I rang psychologist and criminologist Gabrielle Maxwell of Victoria University this morning. She too fears that "we're talking it up" to an unhealthy degree. That's partly because of the media's appetite for crime news. Maxwell spent a fortnight measuring TV One and TV3 news recently. Hardly an exhaustive survey, but she found that 50% of the stories involved crime or death and destruction. On days that natural disasters and other spot news came along, criminal reporting fell away. But on quieter news days it was used to fill the gaps.
That backs up a 2002 thesis by Auckland University student Daniel Cook which found that the type of news that made the 6pm bulletin changed significantly when the government deregulated the broadcasting sector in the late 80s.
"The effects on news selection at One Network News were immediate and substantial. Political news halved between 1988 and 1989, while less serious news categories like human-interest, crime and disaster news increased."
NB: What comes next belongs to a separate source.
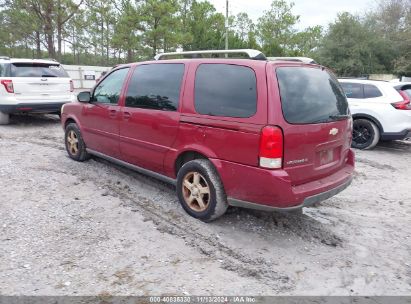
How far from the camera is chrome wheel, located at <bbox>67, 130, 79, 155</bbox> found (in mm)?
6304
Maxwell has gone back over murder statistics for 12 years. When she averaged them out in five year clumps, rather than simply report how they leap up and down from year to year, she found our murder rate has pretty much held steady. Murder rates, she notes, are one of the best statistical measures of actual social violence because nearly every murder is reported and almost 100% are solved.
If we want to do more to reduce violence, she says one of the best things we could do is demand more from our media. We can support schools more as they struggle to deal with violent students. Schools need more money or support staff so that they don't feel compelled to just expel troublesome students, teachers need more training, and every school should have a community liaison officer to work with families. Finally, she says, the old chestnut of violence in the entertainment media needs to be dealt with. While the media keeps the debate alive, she says, psychologists are almost universally agreed that children's increased exposure to violence has created the widespread impression that violence is normal, even heroic. She asks an interesting question—and I'd be interested in your thoughts—why do we all seem to agree that it's wise to keep children well away from sexual acts in films and TV, but not violent acts?
So if we're more precise about these figures, we can reasonably say that violent crime has risen in the past two years. That's not good. But it's hardly a crimewave when it comes in the context of falling total crime rates and more crimes being solved.